** About this task **
All of the lines below need to be copied exactly, apart from the pictures.

** Data supplied **

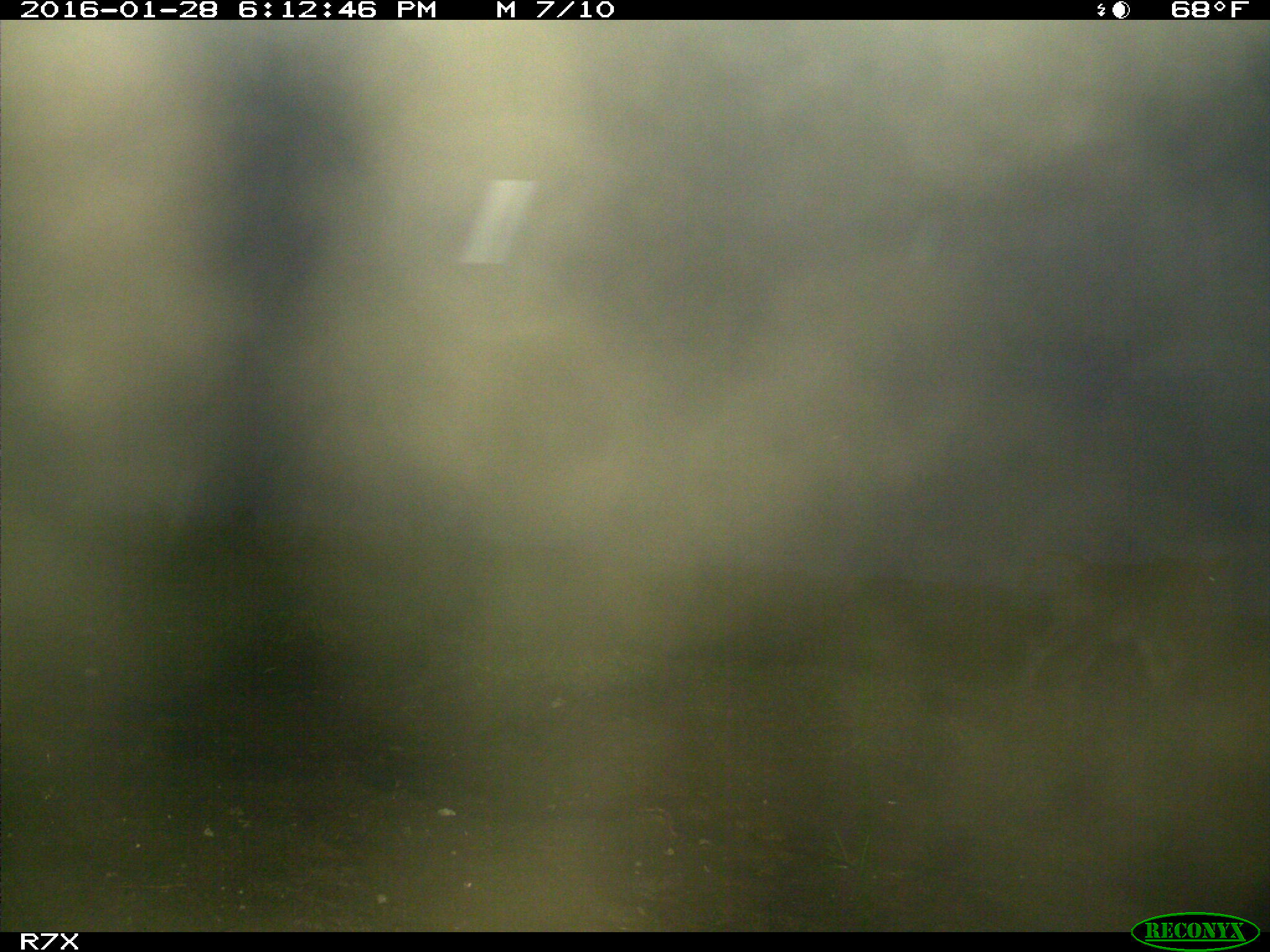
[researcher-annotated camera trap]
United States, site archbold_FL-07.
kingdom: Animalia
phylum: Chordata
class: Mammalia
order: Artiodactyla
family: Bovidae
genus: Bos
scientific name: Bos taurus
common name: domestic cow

** Answer to the exercise **
[researcher-annotated camera trap]
United States, site archbold_FL-07.
kingdom: Animalia
phylum: Chordata
class: Mammalia
order: Artiodactyla
family: Bovidae
genus: Bos
scientific name: Bos taurus
common name: domestic cow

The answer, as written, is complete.